Emotionally dense, texturally rich and humming with humanity, Ballad for Sophie is a moving portrait of the ways in which art can both save and doom us.

Interior image from Ballad for Sophie
From Ballad for Sophie. Used with permission from Top Shelf.

Lore Olympus

Some elements of Greek mythology are simply timeless. In Lore Olympus: Volume One, Rachel Smythe reminds us of this using her acclaimed artistic magic. This is the first volume of her webcomic “Lore Olympus,” and it’s striking to see her work collected in such a lavish tome after its celebrated web release.

As Smythe unveils her retelling of the Hades and Persephone myth, her gorgeous art elevates each scene. She uses precise color and shading to bathe the Greek gods in neon hues of purple and blue, like they’re perpetually in some mythic nightclub. Readers will revel in how seamlessly Smythe has adapted this classic story, and in no time at all, they’ll find themselves utterly lost in her beautifully dark, often startlingly timely world of sex, lies and immortality. 

The Middle Ages

You’ve probably heard that the Middle Ages wasn’t really the period of darkness and ignorance that popular culture has made it out to be, but you’ve never seen that truth demonstrated quite like in The Middle Ages: A Graphic History. Medieval historian Eleanor Janega and illustrator Neil Max Emmanuel set out to reveal how this period took shape and why it became so consequential, and they never miss in that mission. 

Rather than attempting a strictly linear dissection of centuries of human history, The Middle Ages unfolds almost as an illustrated textbook, with sections devoted to everything from the fall of Rome to the rise of Charlemagne to the growth of major European cities. Janega’s prose is precise, informative, digestible and witty. Emmanuel’s simple but effective black-and-white art carries that same wit through to the visuals, alternating between modern compositions and homages to medieval aesthetics, with amusing revisions to the Bayeux Tapestry and clever representations of church schisms.

It all adds up to an utterly essential volume for history buffs, whether they’re diving into the medieval period for the first time or just brushing up on a few things. 

★ Run

The follow-up to Congressman John Lewis’ monumental, award-winning March series, Run: Book One kicks off a new graphic trilogy that further establishes Lewis as a fundamental, undeniable force in the mid-1960s American civil rights movement.

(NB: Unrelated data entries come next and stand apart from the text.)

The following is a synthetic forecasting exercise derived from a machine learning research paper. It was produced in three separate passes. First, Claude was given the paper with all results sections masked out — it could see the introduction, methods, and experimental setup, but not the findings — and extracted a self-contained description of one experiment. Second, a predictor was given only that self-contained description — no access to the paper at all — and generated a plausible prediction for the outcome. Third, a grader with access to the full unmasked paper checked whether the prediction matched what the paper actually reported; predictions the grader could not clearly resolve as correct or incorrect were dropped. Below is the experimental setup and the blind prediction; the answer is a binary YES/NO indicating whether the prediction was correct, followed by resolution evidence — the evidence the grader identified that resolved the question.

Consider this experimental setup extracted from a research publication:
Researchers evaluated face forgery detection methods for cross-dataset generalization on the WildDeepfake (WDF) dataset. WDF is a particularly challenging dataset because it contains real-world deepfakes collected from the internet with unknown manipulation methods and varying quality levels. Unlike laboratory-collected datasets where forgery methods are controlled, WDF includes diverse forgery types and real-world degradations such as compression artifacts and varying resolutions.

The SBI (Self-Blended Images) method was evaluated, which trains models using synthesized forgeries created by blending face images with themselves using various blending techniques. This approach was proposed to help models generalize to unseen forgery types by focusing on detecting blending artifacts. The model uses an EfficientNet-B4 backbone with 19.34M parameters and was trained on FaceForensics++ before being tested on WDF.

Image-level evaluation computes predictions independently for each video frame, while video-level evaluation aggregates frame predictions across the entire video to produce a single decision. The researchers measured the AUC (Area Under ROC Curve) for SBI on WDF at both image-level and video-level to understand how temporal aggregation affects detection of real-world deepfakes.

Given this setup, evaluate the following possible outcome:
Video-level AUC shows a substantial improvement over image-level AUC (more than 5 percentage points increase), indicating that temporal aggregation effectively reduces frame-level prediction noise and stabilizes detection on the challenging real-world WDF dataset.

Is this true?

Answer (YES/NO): NO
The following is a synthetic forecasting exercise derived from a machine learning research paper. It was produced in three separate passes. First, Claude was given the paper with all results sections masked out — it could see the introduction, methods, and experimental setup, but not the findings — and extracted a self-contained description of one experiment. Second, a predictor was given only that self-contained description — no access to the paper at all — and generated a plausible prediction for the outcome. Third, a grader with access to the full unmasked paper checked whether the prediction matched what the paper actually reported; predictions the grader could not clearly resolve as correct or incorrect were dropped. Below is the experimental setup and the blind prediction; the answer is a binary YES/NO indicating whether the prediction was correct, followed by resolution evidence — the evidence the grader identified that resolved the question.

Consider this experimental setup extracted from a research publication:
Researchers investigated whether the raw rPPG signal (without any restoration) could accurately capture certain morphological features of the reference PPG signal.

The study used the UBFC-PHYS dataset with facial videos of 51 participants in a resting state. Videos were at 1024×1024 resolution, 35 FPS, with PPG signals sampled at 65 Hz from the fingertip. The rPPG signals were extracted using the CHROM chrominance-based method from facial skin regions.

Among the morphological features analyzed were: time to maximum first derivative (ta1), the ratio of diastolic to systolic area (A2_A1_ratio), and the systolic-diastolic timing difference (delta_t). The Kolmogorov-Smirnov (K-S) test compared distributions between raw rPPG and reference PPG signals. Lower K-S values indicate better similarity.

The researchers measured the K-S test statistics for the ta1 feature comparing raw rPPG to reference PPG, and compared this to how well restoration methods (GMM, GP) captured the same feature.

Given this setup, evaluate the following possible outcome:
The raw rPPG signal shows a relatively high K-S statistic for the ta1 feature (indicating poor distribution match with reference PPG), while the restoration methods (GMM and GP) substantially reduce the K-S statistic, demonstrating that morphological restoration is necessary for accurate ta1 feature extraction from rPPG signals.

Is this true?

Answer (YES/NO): NO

Lewis completed work on the script for Run before his death in 2020, and illustrator L. Fury joins writer Andrew Aydin and illustrator Nate Powell (both of whom collaborated on the March trilogy) in carefully layering Lewis’ recollections with vivid depictions of celebrations and violence, hope and heartbreak, despair and determination. The story picks up after the 1965 passage of the Voting Rights Act, as Lewis encountered new roadblocks and hurdles in the wake of that legislative victory. Through dramatic composition and movement, Powell and Fury’s illustrations capture the same energy as the March trilogy, while also conveying Lewis’ maturation as he grows out of his student organizing era and enters the realm of American statesmanship.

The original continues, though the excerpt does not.